Un sentiment indéfinissable la transfigurait, au point qu'Angélique se dit qu'elle n'avait jamais rencontré un être aussi beau. Cela avait quelque chose de supraterrestre. « La beauté des Anges », songea-t-elle.
Et son cœur défaillit mais cette fois sous la poussée d'une sensation inconnue, celle de se détacher de la terre, pour communiquer avec le monde irréel invisible aux humains. D'un élan intérieur qui ressemblait à celui que prend le noyé au fond de la mer pour revenir à la surface, elle échappa à ce vertige. La peur avait reculé devant un sentiment de curiosité intense.
– Qu'avez-vous, Ambroisine ? Vous n'êtes pas dans votre état normal ce soir ? On dirait que vous êtes possédée.
La jeune femme lança un éclat de rire strident, mais qui s'adoucit.
– Possédée ! Quel grand mot !
Un sourire indulgent jouait sur ses lèvres.
– Comme vous êtes émotive, mon amie, et comme votre cœur bat ! dit-elle en posant sa main sur le sein d'Angélique.
Une tendresse ardente vibrait dans sa voix.
– Possédée, non. Mais fascinée ?... Certes, fascinée par vous ! Oui, je le suis. Ne l'avez-vous pas compris tout de suite ? Dès que je vous ai vue sur la grève, là-bas, à Gouldsboro, je suis tombée sous votre empire et ma vie a pris un autre sens.

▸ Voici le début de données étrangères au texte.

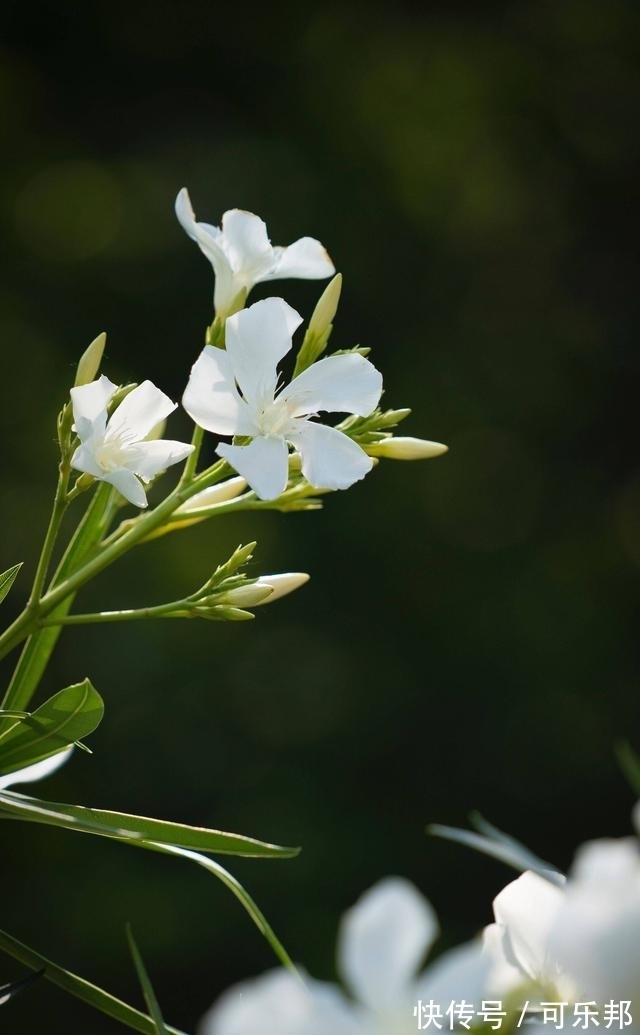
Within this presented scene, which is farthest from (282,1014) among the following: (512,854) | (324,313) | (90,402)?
(324,313)

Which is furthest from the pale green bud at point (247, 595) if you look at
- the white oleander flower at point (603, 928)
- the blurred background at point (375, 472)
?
the blurred background at point (375, 472)

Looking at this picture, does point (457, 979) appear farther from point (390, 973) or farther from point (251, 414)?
point (251, 414)

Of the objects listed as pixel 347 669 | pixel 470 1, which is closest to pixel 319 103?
pixel 470 1

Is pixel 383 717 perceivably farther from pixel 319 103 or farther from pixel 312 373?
pixel 312 373

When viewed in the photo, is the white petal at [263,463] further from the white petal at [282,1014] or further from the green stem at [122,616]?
the white petal at [282,1014]

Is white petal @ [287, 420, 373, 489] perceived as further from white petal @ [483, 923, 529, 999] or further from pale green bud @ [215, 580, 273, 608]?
white petal @ [483, 923, 529, 999]
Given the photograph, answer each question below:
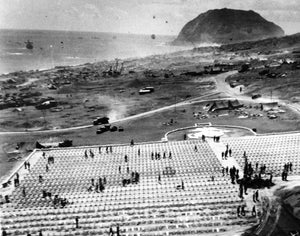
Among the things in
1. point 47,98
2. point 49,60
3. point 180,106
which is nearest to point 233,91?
point 180,106

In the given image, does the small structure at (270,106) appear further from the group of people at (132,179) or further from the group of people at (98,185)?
the group of people at (98,185)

J'aime votre grand rire, si gai, votre violence, votre ferveur de vivre, la douceur de vos gestes envers les autres... Mais, plus que tout, votre beauté me bouleverse...
Elle posa sa tête sur l'épaule d'Angélique.
– J'ai tant rêvé ce geste, murmura-t-elle. Quand vous parliez d'Honorine, votre fille, j'étais jalouse. J'aurais voulu être à sa place et connaître la chaleur de votre corps. J'ai froid, dit-elle avec un frisson. Le monde est peuplé de terreurs. Seule, vous êtes le refuge et la volupté.
– Vous perdez l'esprit, dit Angélique qui, elle, perdait pied et n'arrivait pas à se dégager.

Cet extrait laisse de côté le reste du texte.